### Quoted passage
---*---

F(lower boundary) = 100 + $100(0.015 – 0.03)

= $98.50

In calculating these boundaries, we assumed no transaction costs were involved in taking the position. In actuality, the transaction costs of entering into and closing the cash position as well as the round-trip transaction costs for the futures contract, must be considered and do affect the boundaries for the futures contract.

Deliverable Bond and Settlement Date Unknown. In our example, we assumed that only one bond is deliverable and that the settlement date occurs three months from now. As explained in Chapter 59, futures contracts on Treasury bonds and Treasury notes are designed to allow the short position the choice of delivering one of a number of deliverable issues. Also, the delivery date is not known.

Because there may be more than one deliverable, market participants track the price of each deliverable bond and determine which is the cheapest to deliver. The futures price will then trade in relation to the bond that is cheapest to deliver.

The cheapest to deliver is the bond or note that will result in the smallest loss or the greatest gain if delivered by the short futures position.2

In addition to the reasons we have already discussed, there are several reasons why the actual futures price will diverge from the theoretical futures price based on the arbitrage model. First, there is the risk that although an issue may be the cheapest to deliver at the time a position in the futures contract is taken, it may not be the cheapest to deliver after that time. Thus, there will be a divergence between the theoretical futures price and the actual futures price. A second reason for this divergence is the other delivery options granted the short position. Finally, there are biases in the CME conversion factors.

Deliverable Is a Basket of Securities. The municipal index futures contract is a cash settlement contract based on a basket of securities. The difficulty in arbitraging this futures contract is that it is too expensive to buy or sell every bond included in the index. Instead, a portfolio containing a smaller number of bonds may be constructed to track the index. The arbitrage, however, is no longer risk-free because there is the risk that the portfolio will not track the index exactly. This is referred to as tracking-error risk. Another problem in constructing the portfolio so that the arbitrage can be performed is that the composition of the index is revised periodically. Therefore, anyone using this arbitrage trade must constantly monitor the index and periodically rebalance the constructed portfolio.

APPLICATIONS TO PORTFOLIO MANAGEMENT

This section describes various ways in which a money manager can use interest-rate futures contracts.

Interest-Rate Risk Control

Interest-rate risk control is probably the most common use of interest rate futures. This is accomplished by altering the portfolio’s duration. Money managers who have strong expectations about the direction of interest rates will adjust the duration of their portfolio to capitalize on their expectations. Specifically, if they expect interest rates to increase, they will shorten the duration of the portfolio; if they expect interest rates to decrease, they will lengthen the duration of the portfolio. Also, anyone using structured portfolio strategies must periodically adjust the portfolio duration to match the duration of some benchmark.

Although money managers can alter the duration of their portfolios with cash market instruments, a quick and less expensive means for doing so (especially on a temporary basis) is to use futures contracts. By buying futures contracts on Treasury bonds or notes, they can increase the duration of the portfolio. Conversely, they can shorten the duration of the portfolio by selling futures contracts on Treasury bonds or notes.

---*---

### Task goal
Translate this sentence from the passage on interest-rate futures into Spanish: "Interest-rate risk control is probably the most common use of interest rate futures." The data after this passage on interest-rate futures isn't needed.

### Raw data
---*---

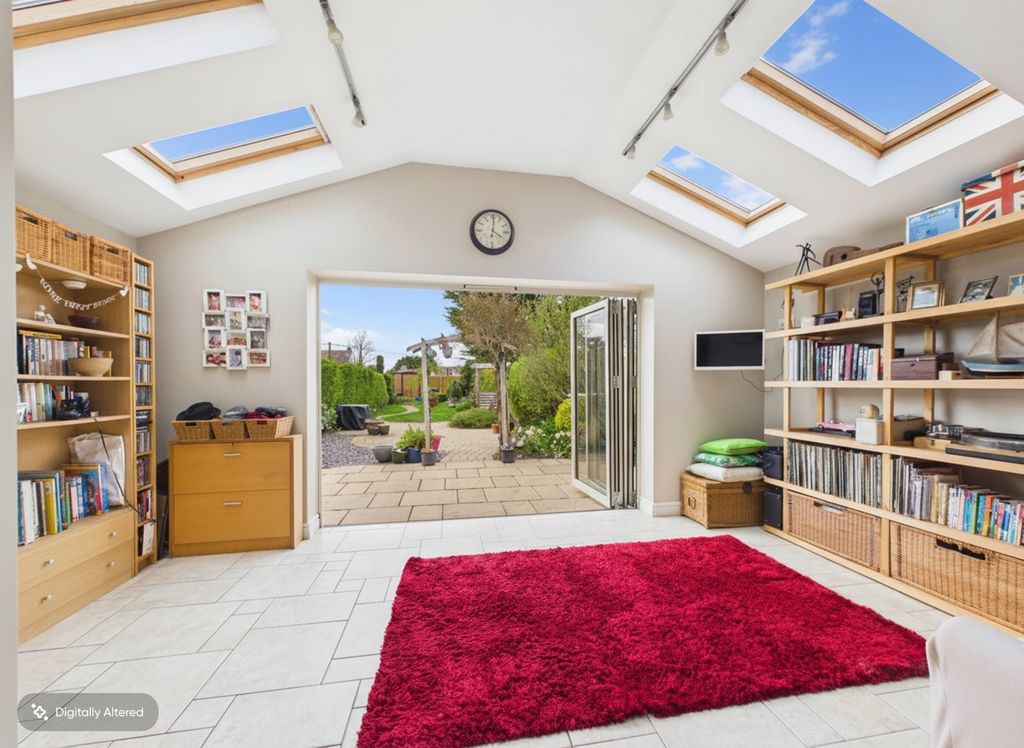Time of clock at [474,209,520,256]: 4:01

---*---

### Written answer
El control del riesgo de tasa de interés es probablemente el uso más común de los futuros sobre tasas de interés.